Chile’s recently inaugurated president, Gabriel Boric, campaigned on a platform emphasizing urgent reforms to shore up social rights in Chile, particularly health care, education and pensions, all of which were a focus of the protests that erupted across the country in October 2019. He also emphasized the need to establish a new relationship with Chile’s historically marginalized and oppressed Indigenous peoples, which represent around 12 percent of the country’s population. But to do so, he will have to overcome formidable obstacles, including the daunting prospects facing the Constitutional Convention that is currently drafting a new constitution which is central to Boric’s government program, as well as the increasing confrontation with Mapuche radical organizations in southern Chile.
Chile’s Indigenous peoples have become critical political actors in the transformation the country is currently undergoing. While there has been long-standing historical conflict between the Chilean state and Indigenous peoples—especially the Mapuche, by far the largest of the country’s 10 Indigenous groups—the relationship has become increasingly conflictual in recent decades. Violence carried out by both state agents and some Mapuche groups that question the legitimacy of the Chilean state and oppose extractive investments in their traditional territory has drastically intensified, with victims on both sides.
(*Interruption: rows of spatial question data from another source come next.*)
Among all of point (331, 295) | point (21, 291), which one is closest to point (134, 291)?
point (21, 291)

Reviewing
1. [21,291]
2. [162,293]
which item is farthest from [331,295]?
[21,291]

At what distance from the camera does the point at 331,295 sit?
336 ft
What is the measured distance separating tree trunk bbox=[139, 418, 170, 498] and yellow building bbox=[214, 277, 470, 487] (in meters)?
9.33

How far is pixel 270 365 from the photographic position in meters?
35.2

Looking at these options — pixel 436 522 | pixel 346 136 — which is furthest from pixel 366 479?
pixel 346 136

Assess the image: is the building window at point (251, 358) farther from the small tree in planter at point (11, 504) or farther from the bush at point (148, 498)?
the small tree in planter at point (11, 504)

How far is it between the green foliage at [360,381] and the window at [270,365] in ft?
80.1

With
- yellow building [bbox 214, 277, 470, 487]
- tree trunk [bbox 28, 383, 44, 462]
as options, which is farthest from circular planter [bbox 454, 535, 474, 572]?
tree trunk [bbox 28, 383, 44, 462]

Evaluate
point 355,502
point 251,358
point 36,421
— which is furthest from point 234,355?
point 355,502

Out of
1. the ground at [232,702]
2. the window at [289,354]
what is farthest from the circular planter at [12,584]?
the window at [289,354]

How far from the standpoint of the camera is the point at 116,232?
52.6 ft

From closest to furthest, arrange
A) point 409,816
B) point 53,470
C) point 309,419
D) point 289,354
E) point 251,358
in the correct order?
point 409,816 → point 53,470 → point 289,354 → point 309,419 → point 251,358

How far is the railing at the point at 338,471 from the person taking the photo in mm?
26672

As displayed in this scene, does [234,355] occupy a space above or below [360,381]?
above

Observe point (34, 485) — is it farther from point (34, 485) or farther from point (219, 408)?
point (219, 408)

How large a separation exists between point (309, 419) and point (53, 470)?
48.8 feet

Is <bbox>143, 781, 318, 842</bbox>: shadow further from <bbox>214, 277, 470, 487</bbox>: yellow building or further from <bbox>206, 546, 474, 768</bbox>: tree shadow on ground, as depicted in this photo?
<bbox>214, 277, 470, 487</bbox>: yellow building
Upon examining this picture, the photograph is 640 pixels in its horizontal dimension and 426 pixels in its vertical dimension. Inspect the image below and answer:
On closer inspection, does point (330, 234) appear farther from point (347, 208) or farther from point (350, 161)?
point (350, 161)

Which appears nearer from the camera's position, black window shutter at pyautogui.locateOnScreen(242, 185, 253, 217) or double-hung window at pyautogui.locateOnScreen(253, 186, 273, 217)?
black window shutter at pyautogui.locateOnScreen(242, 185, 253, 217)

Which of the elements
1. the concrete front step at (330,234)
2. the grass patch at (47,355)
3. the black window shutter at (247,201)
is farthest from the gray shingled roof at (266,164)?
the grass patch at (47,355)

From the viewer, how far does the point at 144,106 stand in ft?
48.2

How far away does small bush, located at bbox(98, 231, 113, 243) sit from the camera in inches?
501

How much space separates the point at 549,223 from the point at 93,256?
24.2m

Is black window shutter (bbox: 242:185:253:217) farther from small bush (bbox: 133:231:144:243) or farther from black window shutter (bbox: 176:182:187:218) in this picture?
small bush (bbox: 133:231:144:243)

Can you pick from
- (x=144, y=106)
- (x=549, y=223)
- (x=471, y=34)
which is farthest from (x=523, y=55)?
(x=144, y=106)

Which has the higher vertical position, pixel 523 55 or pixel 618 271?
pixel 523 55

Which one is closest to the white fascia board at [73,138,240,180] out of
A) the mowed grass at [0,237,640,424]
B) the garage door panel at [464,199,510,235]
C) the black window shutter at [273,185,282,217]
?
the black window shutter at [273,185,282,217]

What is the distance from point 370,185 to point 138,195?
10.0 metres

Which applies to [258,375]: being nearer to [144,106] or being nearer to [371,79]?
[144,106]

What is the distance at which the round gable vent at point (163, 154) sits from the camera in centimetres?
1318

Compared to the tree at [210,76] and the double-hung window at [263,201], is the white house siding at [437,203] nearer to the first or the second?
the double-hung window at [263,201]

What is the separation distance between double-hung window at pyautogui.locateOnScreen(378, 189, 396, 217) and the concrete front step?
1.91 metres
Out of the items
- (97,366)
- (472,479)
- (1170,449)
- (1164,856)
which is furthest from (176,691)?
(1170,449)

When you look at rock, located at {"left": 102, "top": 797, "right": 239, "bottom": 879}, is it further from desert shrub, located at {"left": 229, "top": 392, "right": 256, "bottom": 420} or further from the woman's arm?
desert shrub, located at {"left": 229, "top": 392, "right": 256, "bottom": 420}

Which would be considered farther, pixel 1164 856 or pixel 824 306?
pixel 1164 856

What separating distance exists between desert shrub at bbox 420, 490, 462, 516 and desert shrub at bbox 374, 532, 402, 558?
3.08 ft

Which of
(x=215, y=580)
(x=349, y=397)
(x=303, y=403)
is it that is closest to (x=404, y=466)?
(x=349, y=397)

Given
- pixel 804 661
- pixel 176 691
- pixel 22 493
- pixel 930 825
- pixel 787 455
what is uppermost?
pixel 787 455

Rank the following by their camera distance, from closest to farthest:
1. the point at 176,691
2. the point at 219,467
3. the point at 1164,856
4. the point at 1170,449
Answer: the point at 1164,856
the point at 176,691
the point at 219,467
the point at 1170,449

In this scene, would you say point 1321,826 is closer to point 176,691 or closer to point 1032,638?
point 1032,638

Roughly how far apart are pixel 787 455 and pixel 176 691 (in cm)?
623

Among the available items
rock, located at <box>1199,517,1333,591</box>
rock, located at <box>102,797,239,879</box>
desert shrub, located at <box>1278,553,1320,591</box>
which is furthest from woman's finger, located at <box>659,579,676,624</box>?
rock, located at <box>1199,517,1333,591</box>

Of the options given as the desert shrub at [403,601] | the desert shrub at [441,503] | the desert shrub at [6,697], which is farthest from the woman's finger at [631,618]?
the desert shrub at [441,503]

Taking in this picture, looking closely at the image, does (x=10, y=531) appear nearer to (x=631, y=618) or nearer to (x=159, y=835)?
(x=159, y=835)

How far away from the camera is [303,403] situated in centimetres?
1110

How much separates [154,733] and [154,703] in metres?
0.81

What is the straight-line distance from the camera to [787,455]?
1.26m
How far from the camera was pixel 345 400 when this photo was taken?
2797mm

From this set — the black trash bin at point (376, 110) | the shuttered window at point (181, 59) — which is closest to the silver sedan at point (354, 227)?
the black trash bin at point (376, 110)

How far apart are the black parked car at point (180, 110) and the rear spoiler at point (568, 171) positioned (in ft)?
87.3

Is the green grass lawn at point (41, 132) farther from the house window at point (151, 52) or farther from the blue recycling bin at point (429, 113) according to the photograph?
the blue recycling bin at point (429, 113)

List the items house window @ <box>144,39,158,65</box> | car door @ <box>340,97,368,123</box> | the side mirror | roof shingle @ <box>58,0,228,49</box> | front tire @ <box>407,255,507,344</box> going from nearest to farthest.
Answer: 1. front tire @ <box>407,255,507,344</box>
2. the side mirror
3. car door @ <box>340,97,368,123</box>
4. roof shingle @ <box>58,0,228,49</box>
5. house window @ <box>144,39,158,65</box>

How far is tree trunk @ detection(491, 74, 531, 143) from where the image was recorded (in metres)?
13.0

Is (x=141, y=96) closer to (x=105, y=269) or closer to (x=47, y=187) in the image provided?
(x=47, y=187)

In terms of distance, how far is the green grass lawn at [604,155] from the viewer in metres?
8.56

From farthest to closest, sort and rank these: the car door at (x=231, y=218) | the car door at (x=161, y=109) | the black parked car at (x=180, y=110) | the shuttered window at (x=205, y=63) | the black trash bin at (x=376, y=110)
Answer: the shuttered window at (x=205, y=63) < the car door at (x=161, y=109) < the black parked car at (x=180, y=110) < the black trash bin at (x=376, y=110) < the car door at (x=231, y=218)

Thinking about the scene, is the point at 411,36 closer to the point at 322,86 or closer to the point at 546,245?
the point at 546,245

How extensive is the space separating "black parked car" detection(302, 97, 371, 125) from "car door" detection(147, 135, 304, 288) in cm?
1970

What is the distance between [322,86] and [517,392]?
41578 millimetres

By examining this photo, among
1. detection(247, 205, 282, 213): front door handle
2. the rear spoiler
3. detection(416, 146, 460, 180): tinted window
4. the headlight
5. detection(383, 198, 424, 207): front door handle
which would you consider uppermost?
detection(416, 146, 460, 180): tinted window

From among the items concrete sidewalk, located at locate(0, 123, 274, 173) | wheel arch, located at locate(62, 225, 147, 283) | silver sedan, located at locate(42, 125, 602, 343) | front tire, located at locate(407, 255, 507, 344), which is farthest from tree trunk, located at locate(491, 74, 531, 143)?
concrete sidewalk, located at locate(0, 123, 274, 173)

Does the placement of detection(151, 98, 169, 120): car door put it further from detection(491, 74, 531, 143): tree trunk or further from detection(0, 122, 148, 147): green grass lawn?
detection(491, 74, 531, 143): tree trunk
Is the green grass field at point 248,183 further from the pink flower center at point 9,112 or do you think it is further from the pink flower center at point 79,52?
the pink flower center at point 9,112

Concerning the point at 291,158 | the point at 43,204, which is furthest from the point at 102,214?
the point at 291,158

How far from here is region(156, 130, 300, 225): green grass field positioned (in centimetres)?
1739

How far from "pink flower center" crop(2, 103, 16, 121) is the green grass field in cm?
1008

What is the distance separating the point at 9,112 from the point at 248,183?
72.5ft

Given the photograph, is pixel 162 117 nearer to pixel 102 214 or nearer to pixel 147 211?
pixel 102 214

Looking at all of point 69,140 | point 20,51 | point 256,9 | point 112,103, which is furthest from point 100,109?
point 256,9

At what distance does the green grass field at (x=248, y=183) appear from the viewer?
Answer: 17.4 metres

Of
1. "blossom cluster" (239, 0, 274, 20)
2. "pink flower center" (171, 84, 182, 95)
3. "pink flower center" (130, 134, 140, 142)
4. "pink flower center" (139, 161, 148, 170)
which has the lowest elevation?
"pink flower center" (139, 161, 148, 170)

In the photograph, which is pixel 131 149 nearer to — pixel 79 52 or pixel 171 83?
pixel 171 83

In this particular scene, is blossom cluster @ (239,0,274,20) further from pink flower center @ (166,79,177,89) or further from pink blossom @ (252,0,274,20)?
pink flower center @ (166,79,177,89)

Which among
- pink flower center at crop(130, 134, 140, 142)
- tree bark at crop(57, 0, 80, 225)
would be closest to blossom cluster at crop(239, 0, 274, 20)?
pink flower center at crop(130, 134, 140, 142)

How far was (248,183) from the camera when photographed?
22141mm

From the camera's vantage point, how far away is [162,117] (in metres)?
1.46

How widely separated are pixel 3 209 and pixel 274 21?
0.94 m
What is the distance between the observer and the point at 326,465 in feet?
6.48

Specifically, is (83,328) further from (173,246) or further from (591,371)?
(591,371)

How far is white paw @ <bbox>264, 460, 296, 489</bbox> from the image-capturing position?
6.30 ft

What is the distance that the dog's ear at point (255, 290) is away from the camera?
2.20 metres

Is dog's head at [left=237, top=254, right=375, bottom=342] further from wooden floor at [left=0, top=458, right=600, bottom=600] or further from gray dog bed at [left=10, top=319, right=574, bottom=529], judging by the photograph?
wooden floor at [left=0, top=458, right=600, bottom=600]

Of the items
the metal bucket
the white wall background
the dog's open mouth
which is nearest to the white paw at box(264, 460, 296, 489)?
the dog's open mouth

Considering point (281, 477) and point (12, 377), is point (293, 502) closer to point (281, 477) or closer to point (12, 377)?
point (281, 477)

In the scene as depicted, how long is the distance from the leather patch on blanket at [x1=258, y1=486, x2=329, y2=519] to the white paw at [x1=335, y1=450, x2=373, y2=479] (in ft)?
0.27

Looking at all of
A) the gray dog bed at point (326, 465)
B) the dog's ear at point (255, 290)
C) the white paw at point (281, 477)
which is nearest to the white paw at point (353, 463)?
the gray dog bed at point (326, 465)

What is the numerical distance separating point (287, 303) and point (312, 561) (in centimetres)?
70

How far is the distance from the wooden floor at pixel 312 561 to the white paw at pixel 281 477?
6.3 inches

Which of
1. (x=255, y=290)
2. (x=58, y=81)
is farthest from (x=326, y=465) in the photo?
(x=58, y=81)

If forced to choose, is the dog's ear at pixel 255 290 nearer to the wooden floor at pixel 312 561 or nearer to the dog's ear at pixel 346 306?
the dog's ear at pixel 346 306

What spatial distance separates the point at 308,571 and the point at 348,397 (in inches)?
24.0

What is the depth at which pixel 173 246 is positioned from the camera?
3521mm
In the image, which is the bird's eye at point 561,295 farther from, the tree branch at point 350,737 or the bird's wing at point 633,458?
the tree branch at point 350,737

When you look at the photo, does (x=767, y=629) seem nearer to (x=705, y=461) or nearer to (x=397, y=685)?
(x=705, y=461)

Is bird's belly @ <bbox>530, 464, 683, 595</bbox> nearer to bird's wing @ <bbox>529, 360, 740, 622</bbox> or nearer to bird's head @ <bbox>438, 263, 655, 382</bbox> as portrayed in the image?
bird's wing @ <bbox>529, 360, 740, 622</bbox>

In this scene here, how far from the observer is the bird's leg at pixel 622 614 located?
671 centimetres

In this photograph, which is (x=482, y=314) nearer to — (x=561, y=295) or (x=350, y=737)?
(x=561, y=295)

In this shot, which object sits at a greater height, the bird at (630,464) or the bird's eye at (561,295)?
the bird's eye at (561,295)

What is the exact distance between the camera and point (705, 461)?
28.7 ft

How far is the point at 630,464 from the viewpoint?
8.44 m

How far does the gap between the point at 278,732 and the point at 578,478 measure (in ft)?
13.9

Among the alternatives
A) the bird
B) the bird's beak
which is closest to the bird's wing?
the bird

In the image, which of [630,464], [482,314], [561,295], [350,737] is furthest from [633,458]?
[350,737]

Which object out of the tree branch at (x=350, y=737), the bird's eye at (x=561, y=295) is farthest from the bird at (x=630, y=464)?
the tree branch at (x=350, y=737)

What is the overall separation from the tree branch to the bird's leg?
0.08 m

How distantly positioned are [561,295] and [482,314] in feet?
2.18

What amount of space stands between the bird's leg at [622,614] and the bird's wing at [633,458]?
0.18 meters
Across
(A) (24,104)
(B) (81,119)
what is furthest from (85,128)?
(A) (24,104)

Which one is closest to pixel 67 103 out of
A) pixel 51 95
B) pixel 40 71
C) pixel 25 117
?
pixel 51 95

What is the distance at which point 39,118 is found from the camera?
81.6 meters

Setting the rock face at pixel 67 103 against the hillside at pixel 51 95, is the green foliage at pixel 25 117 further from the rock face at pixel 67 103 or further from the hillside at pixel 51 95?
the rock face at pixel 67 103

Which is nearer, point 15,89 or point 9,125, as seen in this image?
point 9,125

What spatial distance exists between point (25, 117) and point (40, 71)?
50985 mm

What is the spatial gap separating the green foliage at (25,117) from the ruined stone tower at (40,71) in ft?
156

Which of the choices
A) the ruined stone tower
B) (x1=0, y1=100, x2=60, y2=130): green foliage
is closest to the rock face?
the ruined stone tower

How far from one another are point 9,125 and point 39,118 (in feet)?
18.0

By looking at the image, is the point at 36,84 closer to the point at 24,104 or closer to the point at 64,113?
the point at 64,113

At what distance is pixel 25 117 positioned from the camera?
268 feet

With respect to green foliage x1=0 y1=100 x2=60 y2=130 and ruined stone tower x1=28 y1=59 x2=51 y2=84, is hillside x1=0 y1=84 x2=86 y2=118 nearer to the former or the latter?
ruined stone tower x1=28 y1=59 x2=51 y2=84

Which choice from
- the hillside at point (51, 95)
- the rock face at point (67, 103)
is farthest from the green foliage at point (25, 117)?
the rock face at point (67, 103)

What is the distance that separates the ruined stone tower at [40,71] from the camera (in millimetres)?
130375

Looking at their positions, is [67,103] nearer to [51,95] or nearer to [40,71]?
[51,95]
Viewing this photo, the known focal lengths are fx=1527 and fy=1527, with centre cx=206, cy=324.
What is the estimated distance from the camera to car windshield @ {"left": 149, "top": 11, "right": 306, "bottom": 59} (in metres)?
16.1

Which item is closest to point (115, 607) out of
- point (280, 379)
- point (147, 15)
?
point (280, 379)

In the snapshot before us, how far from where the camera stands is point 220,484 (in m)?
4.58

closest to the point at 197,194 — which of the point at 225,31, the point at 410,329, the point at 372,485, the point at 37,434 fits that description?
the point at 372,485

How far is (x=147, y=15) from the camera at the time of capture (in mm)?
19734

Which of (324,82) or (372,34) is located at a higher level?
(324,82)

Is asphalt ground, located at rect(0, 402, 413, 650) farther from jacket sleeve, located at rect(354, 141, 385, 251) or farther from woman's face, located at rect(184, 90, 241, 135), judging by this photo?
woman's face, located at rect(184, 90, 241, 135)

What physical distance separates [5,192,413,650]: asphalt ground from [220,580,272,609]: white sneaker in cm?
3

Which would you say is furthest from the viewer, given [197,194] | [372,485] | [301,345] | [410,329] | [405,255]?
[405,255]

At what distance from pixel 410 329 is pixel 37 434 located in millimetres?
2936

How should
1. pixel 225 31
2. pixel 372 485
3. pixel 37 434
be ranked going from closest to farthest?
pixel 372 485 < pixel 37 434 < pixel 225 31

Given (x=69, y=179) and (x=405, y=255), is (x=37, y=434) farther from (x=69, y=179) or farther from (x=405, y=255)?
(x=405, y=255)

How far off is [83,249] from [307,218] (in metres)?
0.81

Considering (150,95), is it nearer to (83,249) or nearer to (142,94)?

Unlike elsewhere in Latin America, the Chilean Constitution does not recognize Indigenous peoples’ existence. A so-called Indigenous Law, enacted in 1993, acknowledged them as “ethnic” groups and accorded them cultural rights. It also established a market-based mechanism to return lands from which they had been dispossessed. Chile also endorsed the United Nations’ and the Organization of American States’ declarations on the rights of Indigenous peoples in 2007 and 2016, respectively.